**Quoted passage:**
* Start *

Something’s not quite right. I’m talking to one of the hardest men in rock: a bear of a bloke who has been banned from entire countries. And he is utterly charming.

Instead of being ferocious, Jean-Jacques Burnel is erudite, amusing and interesting. “Last year was our busiest for 30 years,” says The Stranglers’ strapping bass player and black-belt sixth dan karate master. “The gigs were well-reviewed as well as the album [the acclaimed Giants] and suddenly we’ve had offers from all over the world.

“I am proud of The Stranglers’ eclecticism and creativeness. We have proved all our detractors wrong.”

* End *

**Work to be completed:**
Write the next part of the profile of Jean-Jacques Burnel, bass player of The Stranglers, starting after its final sentence.

**Available data:**
* Start *

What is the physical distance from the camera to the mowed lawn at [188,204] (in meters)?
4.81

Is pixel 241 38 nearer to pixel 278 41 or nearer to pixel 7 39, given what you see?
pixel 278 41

* End *

**Answer below:**
My reasons for being nervous are well founded. After all, JJ has form. He once kidnapped a journalist who had displeased him, and gaffer-taped one French writer to a girder at the top of the Eiffel Tower — without his trousers. Then there was the time he and his band were jailed in France for allegedly inciting a riot, their arrest in Australia for swearing on primetime TV, or the night they were escorted out of Sweden under armed guard at 2am. Heck, he once pushed original frontman Hugh Cornwell through a wall for annoying him. But today the 61 year-old is in reflective mood.

“Bans go with the territory,” he says cheerfully. “But I have been un-banned from countries too. I don’t particularly miss the trouble though. I invested heavily in aggro but now I’m more interested in taking out dividends. It’s been years since I was confronted by an angry mob!”

JJ is at home, close to the river in Chiswick, west London, before heading out with drummer Jet Black, keys man Dave Greenfield and lead singer Baz Warne, on what some have predicted could be The Stranglers’ last tour.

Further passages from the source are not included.